■ WHAT IS EXPECTED ■
All of the data below should be written out exactly.

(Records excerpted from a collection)
________________
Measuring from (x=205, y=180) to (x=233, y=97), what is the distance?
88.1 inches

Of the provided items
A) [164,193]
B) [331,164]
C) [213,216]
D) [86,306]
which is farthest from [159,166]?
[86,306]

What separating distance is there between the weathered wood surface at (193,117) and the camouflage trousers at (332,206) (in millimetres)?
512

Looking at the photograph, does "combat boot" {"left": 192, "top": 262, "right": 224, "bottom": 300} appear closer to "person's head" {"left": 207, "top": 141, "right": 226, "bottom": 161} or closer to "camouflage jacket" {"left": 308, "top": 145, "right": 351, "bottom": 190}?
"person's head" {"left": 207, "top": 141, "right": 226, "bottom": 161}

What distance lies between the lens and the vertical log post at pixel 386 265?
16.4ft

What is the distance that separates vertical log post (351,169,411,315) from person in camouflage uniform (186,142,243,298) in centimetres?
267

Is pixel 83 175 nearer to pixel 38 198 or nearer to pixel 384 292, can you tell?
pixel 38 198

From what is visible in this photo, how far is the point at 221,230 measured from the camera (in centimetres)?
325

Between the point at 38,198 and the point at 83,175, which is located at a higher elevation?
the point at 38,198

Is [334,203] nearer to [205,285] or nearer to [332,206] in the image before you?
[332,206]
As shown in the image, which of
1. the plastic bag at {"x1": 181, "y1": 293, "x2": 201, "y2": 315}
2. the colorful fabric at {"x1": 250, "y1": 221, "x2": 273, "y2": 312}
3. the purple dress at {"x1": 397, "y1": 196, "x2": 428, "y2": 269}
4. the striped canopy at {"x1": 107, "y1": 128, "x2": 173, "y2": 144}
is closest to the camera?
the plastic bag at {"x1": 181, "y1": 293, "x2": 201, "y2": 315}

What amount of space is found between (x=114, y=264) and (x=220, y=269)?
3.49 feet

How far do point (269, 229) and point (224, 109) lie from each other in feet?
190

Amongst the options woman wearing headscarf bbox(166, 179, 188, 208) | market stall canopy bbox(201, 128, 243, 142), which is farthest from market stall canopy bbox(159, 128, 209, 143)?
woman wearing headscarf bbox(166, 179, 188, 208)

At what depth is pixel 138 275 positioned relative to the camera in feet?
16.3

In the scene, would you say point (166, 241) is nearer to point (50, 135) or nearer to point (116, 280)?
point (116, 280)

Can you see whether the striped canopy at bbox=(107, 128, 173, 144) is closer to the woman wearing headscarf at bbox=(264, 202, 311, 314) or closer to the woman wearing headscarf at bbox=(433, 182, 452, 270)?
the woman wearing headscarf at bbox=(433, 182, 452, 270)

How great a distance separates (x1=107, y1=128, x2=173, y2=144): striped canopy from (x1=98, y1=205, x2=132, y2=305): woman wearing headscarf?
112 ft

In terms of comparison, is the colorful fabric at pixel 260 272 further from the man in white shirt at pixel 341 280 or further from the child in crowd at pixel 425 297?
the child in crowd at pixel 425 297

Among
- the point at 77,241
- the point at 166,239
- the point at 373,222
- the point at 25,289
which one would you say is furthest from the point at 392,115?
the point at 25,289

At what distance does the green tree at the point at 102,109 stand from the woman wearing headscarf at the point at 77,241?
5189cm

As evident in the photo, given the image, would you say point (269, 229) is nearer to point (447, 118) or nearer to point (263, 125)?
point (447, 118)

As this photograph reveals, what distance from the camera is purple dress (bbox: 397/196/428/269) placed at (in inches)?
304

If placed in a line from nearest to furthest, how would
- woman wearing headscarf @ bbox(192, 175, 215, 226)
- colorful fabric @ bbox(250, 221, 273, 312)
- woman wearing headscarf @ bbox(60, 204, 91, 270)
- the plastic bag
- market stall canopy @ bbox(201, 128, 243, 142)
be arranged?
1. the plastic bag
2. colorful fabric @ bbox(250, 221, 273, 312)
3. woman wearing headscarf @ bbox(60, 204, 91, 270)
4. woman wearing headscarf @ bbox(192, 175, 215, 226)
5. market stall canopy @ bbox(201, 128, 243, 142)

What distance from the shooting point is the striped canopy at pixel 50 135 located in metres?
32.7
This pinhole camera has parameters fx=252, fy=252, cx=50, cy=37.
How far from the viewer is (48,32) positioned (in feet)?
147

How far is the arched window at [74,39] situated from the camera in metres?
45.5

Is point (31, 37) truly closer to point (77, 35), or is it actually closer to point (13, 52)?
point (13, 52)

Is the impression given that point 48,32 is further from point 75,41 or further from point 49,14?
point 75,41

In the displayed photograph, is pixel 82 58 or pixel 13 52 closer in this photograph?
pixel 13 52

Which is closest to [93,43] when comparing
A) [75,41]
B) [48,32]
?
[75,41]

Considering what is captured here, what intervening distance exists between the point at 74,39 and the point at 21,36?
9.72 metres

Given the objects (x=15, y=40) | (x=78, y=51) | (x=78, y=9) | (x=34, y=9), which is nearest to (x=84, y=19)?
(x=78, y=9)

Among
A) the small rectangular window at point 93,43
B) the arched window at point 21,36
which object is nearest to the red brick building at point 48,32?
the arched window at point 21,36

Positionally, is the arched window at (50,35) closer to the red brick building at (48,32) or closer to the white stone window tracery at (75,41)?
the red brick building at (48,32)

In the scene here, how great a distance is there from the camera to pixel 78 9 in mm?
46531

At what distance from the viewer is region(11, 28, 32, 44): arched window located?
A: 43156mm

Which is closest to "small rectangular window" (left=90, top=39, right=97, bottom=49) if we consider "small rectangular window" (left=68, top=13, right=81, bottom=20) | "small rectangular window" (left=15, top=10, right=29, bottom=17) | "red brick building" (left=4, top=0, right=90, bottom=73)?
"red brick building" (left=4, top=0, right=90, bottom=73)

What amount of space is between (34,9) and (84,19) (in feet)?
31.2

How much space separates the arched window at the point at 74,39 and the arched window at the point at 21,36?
________________
■ EXERCISE SOLUTION ■
Measuring from (x=205, y=180) to (x=233, y=97), what is the distance?
88.1 inches

Of the provided items
A) [164,193]
B) [331,164]
C) [213,216]
D) [86,306]
which is farthest from [159,166]?
[86,306]

What separating distance is there between the weathered wood surface at (193,117) and the camouflage trousers at (332,206) (in millimetres)?
512

Looking at the photograph, does "combat boot" {"left": 192, "top": 262, "right": 224, "bottom": 300} appear closer to "person's head" {"left": 207, "top": 141, "right": 226, "bottom": 161} or closer to "camouflage jacket" {"left": 308, "top": 145, "right": 351, "bottom": 190}?
"person's head" {"left": 207, "top": 141, "right": 226, "bottom": 161}

What distance lies between the lens and the vertical log post at pixel 386 265?
16.4ft

What is the distance that separates vertical log post (351,169,411,315) from person in camouflage uniform (186,142,243,298) in centimetres?
267

Is pixel 83 175 nearer to pixel 38 198 or nearer to pixel 384 292, can you tell?
pixel 38 198

From what is visible in this photo, how far is the point at 221,230 measured from the camera (in centimetres)?
325

Between the point at 38,198 and the point at 83,175, which is located at a higher elevation?
the point at 38,198

Is [334,203] nearer to [205,285] or nearer to [332,206] in the image before you?
[332,206]
As shown in the image, which of
1. the plastic bag at {"x1": 181, "y1": 293, "x2": 201, "y2": 315}
2. the colorful fabric at {"x1": 250, "y1": 221, "x2": 273, "y2": 312}
3. the purple dress at {"x1": 397, "y1": 196, "x2": 428, "y2": 269}
4. the striped canopy at {"x1": 107, "y1": 128, "x2": 173, "y2": 144}
is closest to the camera?
the plastic bag at {"x1": 181, "y1": 293, "x2": 201, "y2": 315}

What amount of space is found between (x=114, y=264) and (x=220, y=269)?
3.49 feet

How far do point (269, 229) and point (224, 109) lie from each other in feet?
190

Amongst the options woman wearing headscarf bbox(166, 179, 188, 208) | market stall canopy bbox(201, 128, 243, 142), which is farthest from market stall canopy bbox(159, 128, 209, 143)?
woman wearing headscarf bbox(166, 179, 188, 208)

At what depth is pixel 138 275 positioned relative to the camera in feet?
16.3

In the scene, would you say point (166, 241) is nearer to point (50, 135) or nearer to point (116, 280)?
point (116, 280)

Can you see whether the striped canopy at bbox=(107, 128, 173, 144) is closer to the woman wearing headscarf at bbox=(264, 202, 311, 314) or closer to the woman wearing headscarf at bbox=(433, 182, 452, 270)?
the woman wearing headscarf at bbox=(433, 182, 452, 270)

How great a distance separates (x1=107, y1=128, x2=173, y2=144): striped canopy from (x1=98, y1=205, x2=132, y2=305): woman wearing headscarf?
112 ft

In terms of comparison, is the colorful fabric at pixel 260 272 further from the man in white shirt at pixel 341 280 or further from the child in crowd at pixel 425 297?
the child in crowd at pixel 425 297

Among
- the point at 77,241
- the point at 166,239
- the point at 373,222
- the point at 25,289
which one would you say is furthest from the point at 392,115?
the point at 25,289

At what distance does the green tree at the point at 102,109 stand from the woman wearing headscarf at the point at 77,241?
5189cm

As evident in the photo, given the image, would you say point (269, 229) is nearer to point (447, 118) or nearer to point (263, 125)?
point (447, 118)

As this photograph reveals, what distance from the camera is purple dress (bbox: 397/196/428/269) placed at (in inches)?
304

If placed in a line from nearest to furthest, how would
- woman wearing headscarf @ bbox(192, 175, 215, 226)
- colorful fabric @ bbox(250, 221, 273, 312)
- woman wearing headscarf @ bbox(60, 204, 91, 270)
- the plastic bag
- market stall canopy @ bbox(201, 128, 243, 142)
be arranged?
1. the plastic bag
2. colorful fabric @ bbox(250, 221, 273, 312)
3. woman wearing headscarf @ bbox(60, 204, 91, 270)
4. woman wearing headscarf @ bbox(192, 175, 215, 226)
5. market stall canopy @ bbox(201, 128, 243, 142)

What distance from the shooting point is the striped canopy at pixel 50 135 located in metres?
32.7
This pinhole camera has parameters fx=252, fy=252, cx=50, cy=37.
How far from the viewer is (48,32) positioned (in feet)?
147

How far is the arched window at [74,39] situated from the camera in metres?
45.5

Is point (31, 37) truly closer to point (77, 35), or is it actually closer to point (13, 52)?
point (13, 52)

Is the impression given that point 48,32 is further from point 75,41 or further from point 49,14?
point 75,41

In the displayed photograph, is pixel 82 58 or pixel 13 52 closer in this photograph?
pixel 13 52

Which is closest to [93,43] when comparing
A) [75,41]
B) [48,32]
?
[75,41]

Considering what is captured here, what intervening distance exists between the point at 74,39 and the point at 21,36?
9.72 metres

Given the objects (x=15, y=40) | (x=78, y=51) | (x=78, y=9) | (x=34, y=9), which is nearest to (x=84, y=19)?
(x=78, y=9)

Among
A) the small rectangular window at point 93,43
B) the arched window at point 21,36
which object is nearest to the red brick building at point 48,32?
the arched window at point 21,36

Positionally, is the arched window at (50,35) closer to the red brick building at (48,32) or closer to the white stone window tracery at (75,41)?
the red brick building at (48,32)

In the scene here, how great a distance is there from the camera to pixel 78 9 in mm?
46531

At what distance from the viewer is region(11, 28, 32, 44): arched window located?
A: 43156mm

Which is closest to "small rectangular window" (left=90, top=39, right=97, bottom=49) if we consider "small rectangular window" (left=68, top=13, right=81, bottom=20) | "small rectangular window" (left=15, top=10, right=29, bottom=17) | "red brick building" (left=4, top=0, right=90, bottom=73)?
"red brick building" (left=4, top=0, right=90, bottom=73)

What amount of space is between (34,9) and (84,19) (in feet)?
31.2

How much space separates the arched window at the point at 74,39 and the arched window at the point at 21,36?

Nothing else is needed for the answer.